** Supplied entries follows **

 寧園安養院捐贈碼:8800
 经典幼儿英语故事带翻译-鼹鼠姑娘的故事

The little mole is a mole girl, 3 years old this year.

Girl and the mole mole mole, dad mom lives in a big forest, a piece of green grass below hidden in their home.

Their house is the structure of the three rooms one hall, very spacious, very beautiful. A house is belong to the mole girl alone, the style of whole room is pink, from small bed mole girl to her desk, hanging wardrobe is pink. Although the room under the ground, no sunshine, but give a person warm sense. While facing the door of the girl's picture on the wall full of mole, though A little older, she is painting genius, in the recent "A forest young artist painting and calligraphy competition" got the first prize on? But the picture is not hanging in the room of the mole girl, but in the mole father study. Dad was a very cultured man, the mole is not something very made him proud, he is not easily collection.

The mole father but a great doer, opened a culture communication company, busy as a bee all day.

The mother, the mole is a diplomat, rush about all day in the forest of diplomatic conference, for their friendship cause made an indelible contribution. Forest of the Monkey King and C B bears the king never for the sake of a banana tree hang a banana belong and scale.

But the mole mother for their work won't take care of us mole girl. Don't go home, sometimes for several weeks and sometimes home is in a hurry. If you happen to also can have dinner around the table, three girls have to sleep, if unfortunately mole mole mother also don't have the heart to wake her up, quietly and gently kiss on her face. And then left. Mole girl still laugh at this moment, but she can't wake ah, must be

** End of Supplied entries **

What needs to be done: Would you transcribe all of the data, keeping each line exact?

Task answer:
 寧園安養院捐贈碼:8800
 经典幼儿英语故事带翻译-鼹鼠姑娘的故事

The little mole is a mole girl, 3 years old this year.

Girl and the mole mole mole, dad mom lives in a big forest, a piece of green grass below hidden in their home.

Their house is the structure of the three rooms one hall, very spacious, very beautiful. A house is belong to the mole girl alone, the style of whole room is pink, from small bed mole girl to her desk, hanging wardrobe is pink. Although the room under the ground, no sunshine, but give a person warm sense. While facing the door of the girl's picture on the wall full of mole, though A little older, she is painting genius, in the recent "A forest young artist painting and calligraphy competition" got the first prize on? But the picture is not hanging in the room of the mole girl, but in the mole father study. Dad was a very cultured man, the mole is not something very made him proud, he is not easily collection.

The mole father but a great doer, opened a culture communication company, busy as a bee all day.

The mother, the mole is a diplomat, rush about all day in the forest of diplomatic conference, for their friendship cause made an indelible contribution. Forest of the Monkey King and C B bears the king never for the sake of a banana tree hang a banana belong and scale.

But the mole mother for their work won't take care of us mole girl. Don't go home, sometimes for several weeks and sometimes home is in a hurry. If you happen to also can have dinner around the table, three girls have to sleep, if unfortunately mole mole mother also don't have the heart to wake her up, quietly and gently kiss on her face. And then left. Mole girl still laugh at this moment, but she can't wake ah, must be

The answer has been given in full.